** BEGIN Text shown **

7482. Trading

 

Along the Almaty - Taraz highway, there are n villages, numbered from 1 to n. With the arrival of winter, m unknown traders brought knitted hats from a certain aul and began selling them in these villages.

The traders follow two principles:

·        They do not sell in the same place for more than one day.

·        Each day, they increase the price of a hat.

 

More formally, each i-th trader:

·        Starts selling in village l_i with an initial price of x_i per hat.

·        Moves to a neighboring village each day: if they sold in village j yesterday, they sell in village j + 1 today.

·        Increases the price by 1 each day: if the price was x yesterday, today it is x + 1.

·        Finishes selling in village r_i (including selling in r_i on the last day).

For each village, determine the maximum price of a single hat throughout the entire trading history.

 

Input. The first line contains two integers n (1 ≤ n ≤ 3 * 10⁵) and m (1 ≤ m ≤ 3 * 10⁵) – the number of villages and the number of traders, respectively.

The next m lines each contain three integers: l_i, r_i (1 ≤ l_i ≤ r_i ≤ n) and x_i (1 ≤ x_i ≤ 10⁹) – the starting and ending villages, as well as the initial price of a hat for the i-th trader.

 

Output. Print n integers, where the i-th number represents the maximum price of a hat throughout the entire trading history in the i-th village. If no trade took place in a particular village, print 0.

 

Sample inpuut	Sample output
5 2 1 3 2 2 4 6	2 6 7 8 0

 

 

SOLUTION

data structures – segment tree

 

Algorithm analysis

Construct a segment tree over the range [1; n] and initially set all values to zero. Suppose a trader sold hats in villages [l_i; r_i], starting with a price of p_i. Divide the segment [l_i; r_i] into fundamental segments [lx₁; ry₁], [lx₂; ry₂], …, [lx_k; ry_k]. Then, for the node corresponding to the segment [lx_q; ry_q] (1 ≤ q ≤ k), store the value

p_i + the sum of the lengths of the segments [lx_t; ry_t], for all t < q.

 

For example, let n = 5, and the first trade covers the cities numbered from 2 to 5, starting with a price of 4. Then, the segment [2; 5] will be split into fundamental segments: [2; 2], [3; 3], [4; 5]. After processing the first operation, the segment tree will look as follows:

 

If the fundamental segment [a; b] contains the value p, it means that:

·        The trader sold hats in all cities from a to b.

** END Text shown **
** BEGIN Dataset content **

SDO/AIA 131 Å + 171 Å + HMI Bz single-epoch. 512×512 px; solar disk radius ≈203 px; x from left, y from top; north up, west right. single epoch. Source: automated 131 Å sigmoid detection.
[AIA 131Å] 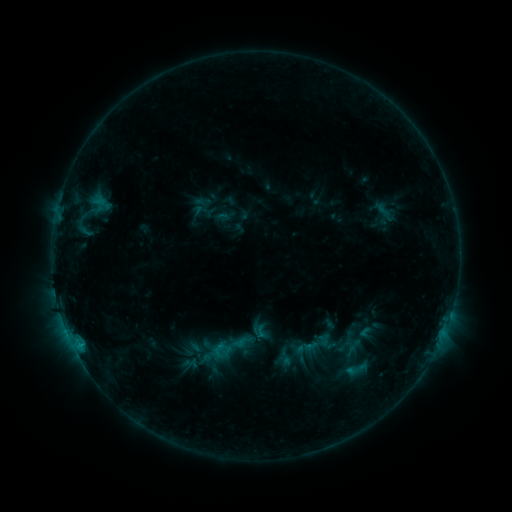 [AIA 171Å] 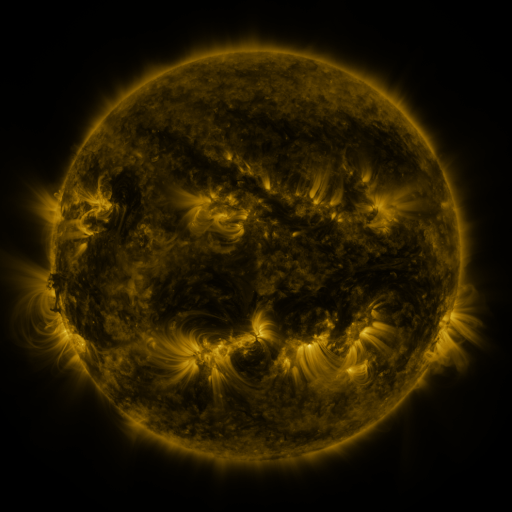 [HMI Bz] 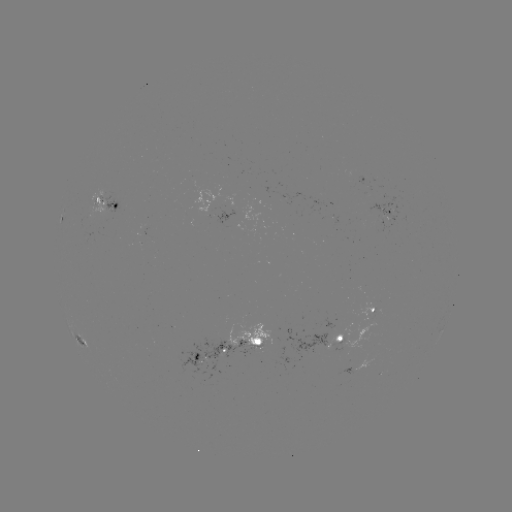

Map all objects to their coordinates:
sigmoid: (208, 327, 251, 367)
sigmoid: (344, 358, 366, 380)
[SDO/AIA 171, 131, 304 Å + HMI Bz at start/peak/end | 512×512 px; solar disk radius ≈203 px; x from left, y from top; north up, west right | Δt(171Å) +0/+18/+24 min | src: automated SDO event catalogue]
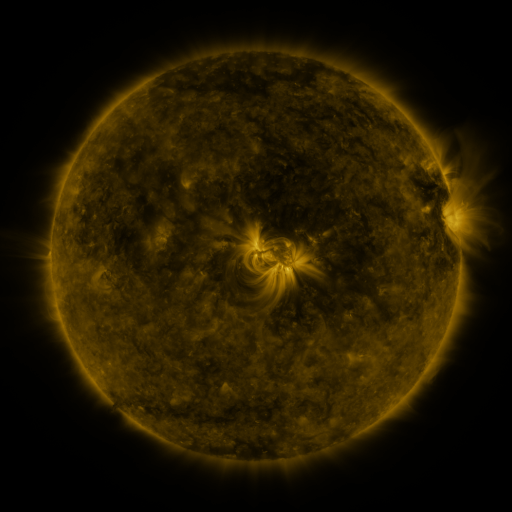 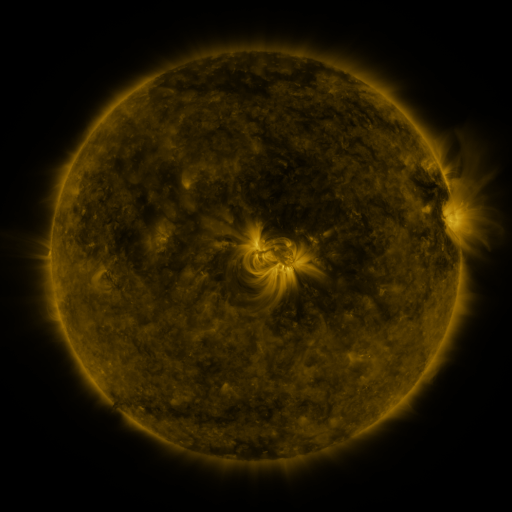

** END Dataset content **

Given request 1 – In the hat-trading problem, what should be printed for a village where no trade took place?
Given request 2 – Extend the hat-trading solution past its last line.

Final result 1 – 0

Final result 2 –
·        In city a, the hat was sold for the price p, in city a + 1 for the price p + 1, and so on, up to city b, where the price was p + b – a.

 

Consider the procedure for processing the query [left; right] (the segment where the trader is trading) over the range [lpos; rpos], if the initial price of the hat is x.

 

In the left subsegment, the merchant will sell hats in len = min(mid, right) – left + 1 cities, starting at the price x. In the right subsegment, the first price of the hat in the city where the merchant arrives will be x + len. Thus, in the segment with indices [max(left, mid + 1), right], the trade will start at the price x + len. However, if len < 0 (which is possible if the entire query segment lies within the right subsegment), set len = 0.

 

Consider the segment [a; b], which has two subsegments: [a; m] and [m + 1; b]. If the trader sold a hat for price p in city a, then in city m + 1, the price will be p + m + 1 – a.

 

During the query processing, implement value propagation that maintains the maximum.

To print the answer, traverse the tree, propagate all values to the leaves, and then print them.

 

Example

Consider the execution of the two queries given in the example. Split the query segments into fundamental segments:

·        [1; 3] = [1; 3];

 

 

·        [2; 4] = [2; 2] + [3; 3] + [4; 4].

 

Algorithm implementation

Declare an array SegTree to store the segment tree.

 

#define MAX 300010

long long SegTree[4*MAX];

 

The Push function propagates the value from node v to its children.

 

void Push(int v, int lpos, int mid, int rpos)

{

  if (SegTree[v])

  {

    SegTree[2 * v] = max(SegTree[2 * v], SegTree[v]);

    SegTree[2 * v + 1] = max(SegTree[2 * v + 1],

                             SegTree[v] + mid - lpos + 1);

    SegTree[v] = 0;

  }

}

 

The Update function performs the sale of hats over the segment [left; right], starting with the price x.

 

void Update(int v, int lpos, int rpos, int left, int right,

            long long x)

{

  if (left > right) return;

  if ((lpos == left) && (rpos == right))

    SegTree[v] = max(SegTree[v], x);

  else

  {

    int mid = (lpos + rpos) / 2;

    Push(v, lpos, mid, rpos);

 

    int len = min(mid, right) - left + 1;

    if (len < 0) len = 0;

    Update(2 * v, lpos, mid, left, min(mid, right), x);

    Update(2 * v + 1, mid + 1, rpos, max(left, mid + 1),

                                         right, x + len);

    }

}

 

The PrintResult function propagates the values from internal nodes to the leaves and prints the final state of the array.

 

void PrintResult(int v, int lpos, int rpos)

{

  if (lpos == rpos)

    printf("%lld ", SegTree[v]);

  else

  {

    int mid = (lpos + rpos) / 2;

    Push(v, lpos, mid, rpos);

 

    PrintResult(2 * v, lpos, mid);

    PrintResult(2 * v + 1, mid + 1, rpos);

  }

}

 

The main part of the program. Read the input data.

 

scanf("%d %d", &n, &m);

memset(SegTree,0,sizeof(SegTree));

 

Process m queries.

 

for(i = 0; i < m; i++)

{

  scanf("%d %d %lld", &l, &r, &x);

  Update(1,1,n,l,r,x);

}

 

Print the result.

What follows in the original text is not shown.